Dün gece İstanbul Beyoğlu’daki Neve Şalom sinagogu önünde
toplanan bir grup İsrail hükümetinin Mescid-i Aksa girişine metal
dedektörü koymasını protesto için toplanıp gösteri yapmış.
Herkesin barışçı olduğu, şiddete dökülmediği sürece protesto
gösterisi yapma hakkı var ve olmalı; Anayasanın 34’üncü maddesi
böyle söylüyor.
Ancak dün akşam göstericiler sinagogun kapısını tekmeleyip, taşlamış ve göstericiler adına konuşan, kendisini Alperen Ocakları İstanbul İl Başkanı Kürşat Mican olarak tanıtan kişi ajans haberlerine göre şunları söylemiş: “Siyonistler aklını başına alsınlar.

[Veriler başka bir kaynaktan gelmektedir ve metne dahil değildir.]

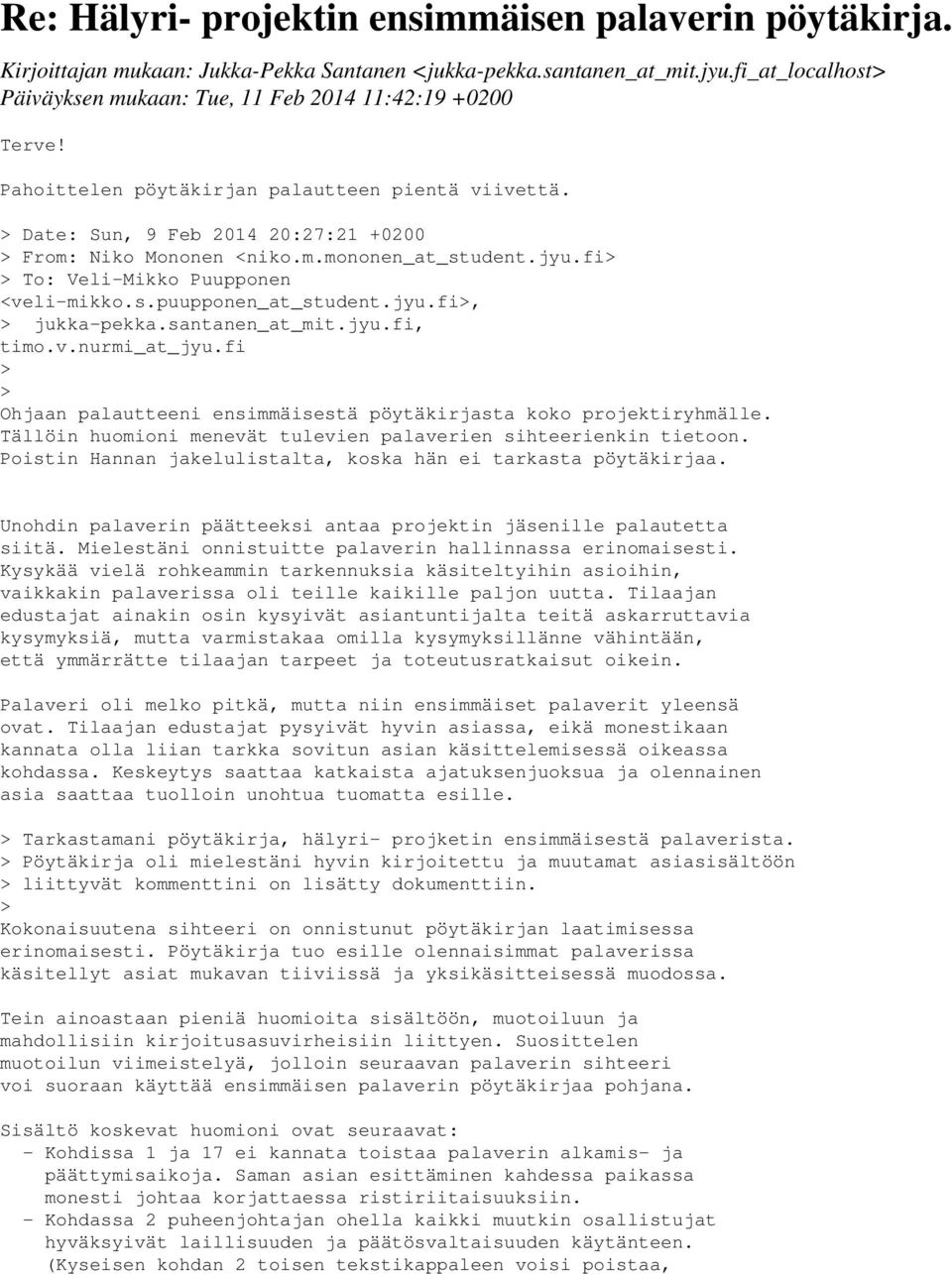 Re: Hälyri- projektin ensimmäisen palaverin pöytäkirja.

Kirjoittajan mukaan: Jukka-Pekka Santanen <jukka-pekka.santanen_at_mit.jyu.fi_at_localhost>
Päiväyksen mukaan: Tue, 11 Feb 2014 11:42:19 +0200

Terve!

Pahoittelen pöytäkirjan palautteen pientä viivettä.

> Date: Sun, 9 Feb 2014 20:27:21 +0200
> From: Niko Mononen <niko.m.mononen_at_student.jyu.fi>
> To: Veli-Mikko Puupponen <veli-mikko.s.puupponen_at_student.jyu.fi>,
> jukka-pekka.santanen_at_mit.jyu.fi, timo.v.nurmi_at_jyu.fi
>
>

Ohjaan palautteeni ensimmäisestä pöytäkirjasta koko projektiryhmälle. Tällöin huomioni menevät tulevien palaverien sihteerienkin tietoon. Poistin Hannan jakelulistalta, koska hän ei tarkasta pöytäkirjaa.

Unohdin palaverin päätteeksi antaa projektin jäsenille palautetta siitä. Mielestäni onnistuitte palaverin hallinnassa erinomaisesti. Kysykää vielä rohkeammin tarkennuksia käsiteltyihin asioihin, vaikkakin palaverissa oli teille kaikille paljon uutta. Tilaajan edustajat ainakin osin kysyivät asiantuntijalta teitä askarruttavia kysymyksiä, mutta varmistakaa omilla kysymyksillänne vähintään, että ymmärrätte tilaajan tarpeet ja toteutusratkaisut oikein.

Palaveri oli melko pitkä, mutta niin ensimmäiset palaverit yleensä ovat. Tilaajan edustajat pysyivät hyvin asiassa, eikä monestikaan kannata olla liian tarkka sovitun asian käsittelemisessä oikeassa kohdassa. Keskeytys saattaa katkaista ajatuksenjuoksua ja olennainen asia saattaa tuolloin unohtua tuomatta esille.

> Tarkastamani pöytäkirja, hälyri- projketin ensimmäisestä palaverista.
> Pöytäkirja oli mielestäni hyvin kirjoitettu ja muutamat asiasisältöön
> liittyvät kommenttini on lisätty dokumenttiin.
>

Kokonaisuutena sihteeri on onnistunut pöytäkirjan laatimisessa erinomaisesti. Pöytäkirja tuo esille olennaisimmat palaverissa käsitellyt asiat mukavan tiiviissä ja yksikäsitteisessä muodossa.

Tein ainoastaan pieniä huomioita sisältöön, muotoiluun ja mahdollisiin kirjoitusasuvirheisiin liittyen. Suosittelen muotoilun viimeistelyä, jolloin seuraavan palaverin sihteeri voi suoraan käyttää ensimmäisen palaverin pöytäkirjaa pohjana.

Sisältö koskevat huomioni ovat seuraavat:
- Kohdissa 1 ja 17 ei kannata toistaa palaverin alkamis- ja päättymisaikoja. Saman asian esittäminen kahdessa paikassa monesti johtaa korjattaessa ristiriitaisuuksiin.
- Kohdassa 2 puheenjohtajan ohella kaikki muutkin osallistujat hyväksyivät laillisuuden ja päätösvaltaisuuden käytänteen. (Kyseisen kohdan 2 toisen tekstikappaleen voisi poistaa,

Bizim kardeşlerimizin ibadet özgürlüğünü engellemesinler. Nasıl orada bizim ibadet özgürlüğümüzü engelliyorsanız, biz de sizin burada ibadet özgürlüğünüzü engelleriz. Nasıl bugün burada durduysak, yarın da geliriz. Buradan içeriye giremezsiniz.”

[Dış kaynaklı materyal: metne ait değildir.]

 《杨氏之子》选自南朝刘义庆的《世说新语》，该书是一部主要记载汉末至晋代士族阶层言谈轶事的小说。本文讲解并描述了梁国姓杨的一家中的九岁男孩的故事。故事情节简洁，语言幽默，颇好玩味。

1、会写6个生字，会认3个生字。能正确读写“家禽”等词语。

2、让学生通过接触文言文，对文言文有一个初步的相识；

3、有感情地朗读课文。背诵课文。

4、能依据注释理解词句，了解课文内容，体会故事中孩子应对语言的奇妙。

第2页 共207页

Yani bu eylemde yalnızca şiddet ve şiddeti artırarak sürdürme tehdidi yanı sıra Anayasanın 24’üncü maddesiyle güvenceye alınmış ibadet özgürlüğüne engelleme tehdidi de var; eylem sonunda gözaltına alınan, ifadesine başvurulan ise olmamış.
Eylemcilerin İsrail hükümetinin Mescid-i Aksa’ya yönelik bir tasarrufu üzerine sokağı hareketlendirenlerin Türkiye’deki Yahudi toplumunu ve ibadet özgürlüğünü hedef almaları yalnızca yanlış değil, çok da sakıncalı.